### TASK INSTRUCTIONS
A faithful copy of the entries, without any pictures, is what is needed here.

*** DATA EXTRACTS Section Begins ***

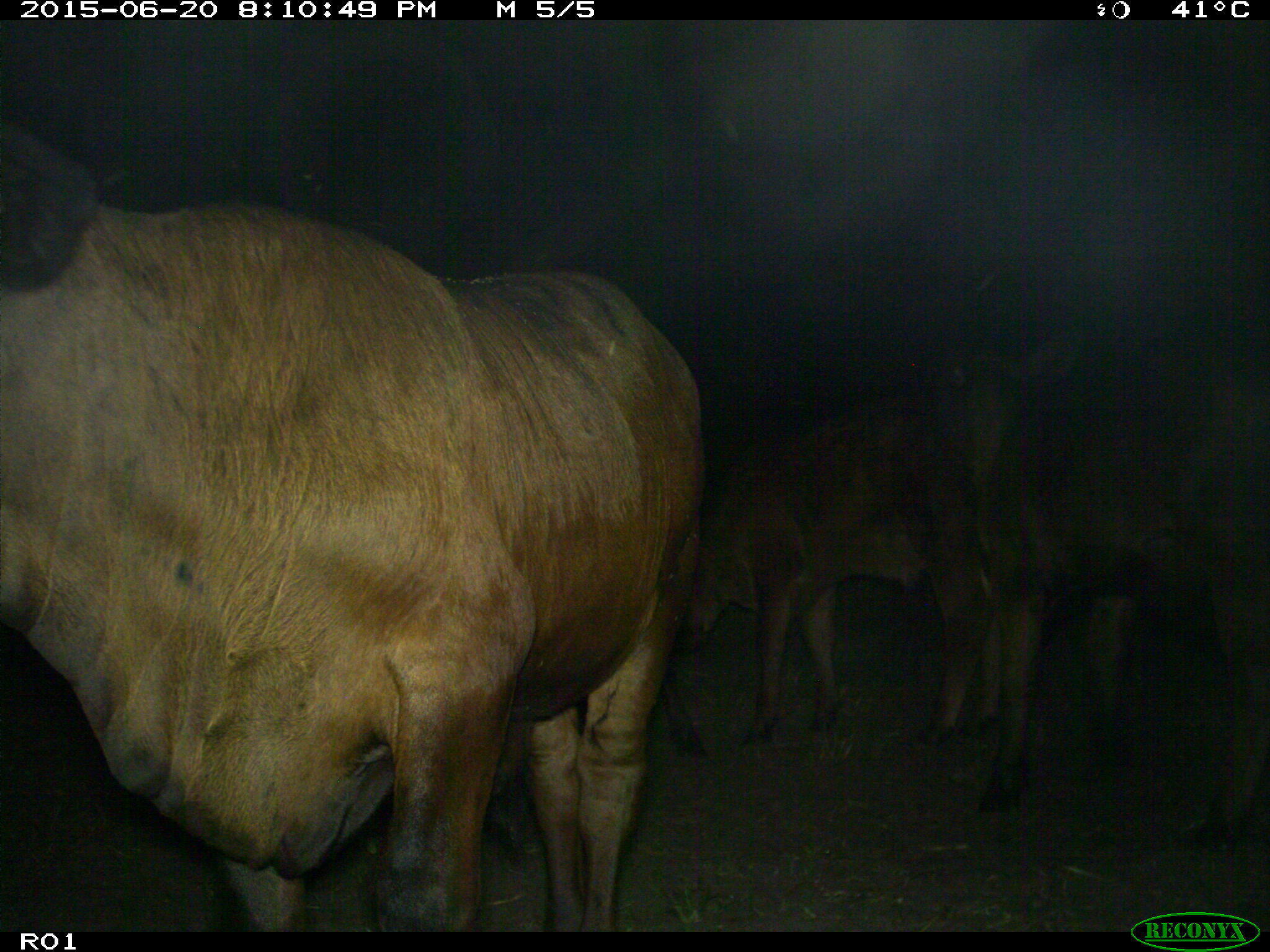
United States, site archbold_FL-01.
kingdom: Animalia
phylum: Chordata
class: Mammalia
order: Artiodactyla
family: Bovidae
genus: Bos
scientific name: Bos taurus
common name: domestic cow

*** DATA EXTRACTS Section Ends ***

### WRITTEN SOLUTION
United States, site archbold_FL-01.
kingdom: Animalia
phylum: Chordata
class: Mammalia
order: Artiodactyla
family: Bovidae
genus: Bos
scientific name: Bos taurus
common name: domestic cow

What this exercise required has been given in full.